Slah et sa famille dans leur maison de Zarzis.
Le chalutier « Oum El Khir » (mer de la bonté) quitte le port de Zarzis avec 120 passagers à son bord.
Slah craint de voir la marine tunisienne intervenir.
L’embarcation prend l’eau de toutes parts. Les passagers sont frigorifiés.
L’Europe est loin. Il faudra encore tenir 18 heures.
La houle rend malade. La plupart des tunisiens de l'embarcation prennent la mer pour la première fois.
La pompe de cale tombe en panne. Par la suite, les migrants demanderont de l’aide à un autre bateau de Harragas qui fait la même route.
Chacun a versé 1000€ au passeur.
On aperçoit les lumières de l’île de Lampedusa.
Après 22 heures de traversée, escorté par les gardes côtes italiens, le chalutier entre dans le port de Lampedusa.

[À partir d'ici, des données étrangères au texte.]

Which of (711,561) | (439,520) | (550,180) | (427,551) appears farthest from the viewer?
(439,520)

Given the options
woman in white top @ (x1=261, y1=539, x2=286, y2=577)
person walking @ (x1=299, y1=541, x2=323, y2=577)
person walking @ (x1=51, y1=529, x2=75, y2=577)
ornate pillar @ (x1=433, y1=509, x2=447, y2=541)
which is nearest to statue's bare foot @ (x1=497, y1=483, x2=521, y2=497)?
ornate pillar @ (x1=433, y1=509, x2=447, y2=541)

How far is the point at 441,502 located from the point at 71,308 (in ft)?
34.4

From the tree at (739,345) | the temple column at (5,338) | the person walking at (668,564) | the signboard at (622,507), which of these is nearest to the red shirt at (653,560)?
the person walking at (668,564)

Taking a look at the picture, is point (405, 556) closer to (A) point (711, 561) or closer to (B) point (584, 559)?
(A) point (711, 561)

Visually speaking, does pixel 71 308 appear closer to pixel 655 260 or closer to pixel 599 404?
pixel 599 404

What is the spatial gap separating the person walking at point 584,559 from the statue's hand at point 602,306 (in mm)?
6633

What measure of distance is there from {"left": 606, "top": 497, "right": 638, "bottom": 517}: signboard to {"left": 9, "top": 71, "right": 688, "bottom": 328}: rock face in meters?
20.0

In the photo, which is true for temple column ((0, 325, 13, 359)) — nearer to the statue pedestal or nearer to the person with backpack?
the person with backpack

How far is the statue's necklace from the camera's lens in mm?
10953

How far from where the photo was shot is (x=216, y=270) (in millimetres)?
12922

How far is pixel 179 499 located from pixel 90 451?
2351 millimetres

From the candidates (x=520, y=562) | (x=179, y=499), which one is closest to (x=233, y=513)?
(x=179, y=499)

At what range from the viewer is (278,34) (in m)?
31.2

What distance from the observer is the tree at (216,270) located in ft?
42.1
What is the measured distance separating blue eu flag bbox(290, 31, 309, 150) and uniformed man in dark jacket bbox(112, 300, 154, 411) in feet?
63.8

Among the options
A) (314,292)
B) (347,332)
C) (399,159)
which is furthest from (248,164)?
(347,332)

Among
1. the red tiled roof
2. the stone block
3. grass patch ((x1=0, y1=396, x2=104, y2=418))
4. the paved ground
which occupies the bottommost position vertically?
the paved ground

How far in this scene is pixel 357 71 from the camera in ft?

L’« Oum El Khir » accoste dans un emplacement réservé, afin de pouvoir compter et parquer ses passagers.
Première nuit sur le sol européen.
Slah campe sur le port de Lampedusa.
Plus de 6000 Tunisiens séjournent à Lampedusa alors que le centre de rétention est prévu pour 850 personnes.
Le cimetière des bateaux de Lampedusa, où finissent toutes les épaves des chalutiers tunisiens.
Tous les jours de nouveaux bateaux arrivent sur l'ile.
Chacun attend un frère, un ami, un voisin...
Pour limiter les tensions, les harragas sont transférés sur la péninsule.
Avec d'autres compatriotes, Slah est emmené en avion à Bari.
Slah se rend en train jusqu'à Vintimille, ville frontalière avec la France.
Entre l'Italie et la France.
Avril 2011.
Slah compte sur l'aide de ses deux frères installés en France. Il s'installe chez l'un d'eux dans l'Essonne.
Incapable de participer aux frais, Slah a l'impression d'être un poids pour ses proches. Il part à Paris, où il passe ses nuits dehors.
Tous les matins, il attend d'être pris comme manoeuvre dans le bâtiment.
En près de 9 mois, Slah n'aura réussi à travailler que 15 jours. Impossible d'envoyer de l'argent à sa famille.
Il est parfois hébergé par son ami Abdel. Ils s'entassent dans une chambre de bonne, avec d'autres Tunisiens.
Sa femme et ses enfants lui manquent. Slah réalise qu'il a fait le voyage pour rien.
Il décide de rentrer en bénéficiant d'une aide au retour volontaire. Soit, un billet d'avion et 300€.
La famille se retrouve après 9 mois de séparation.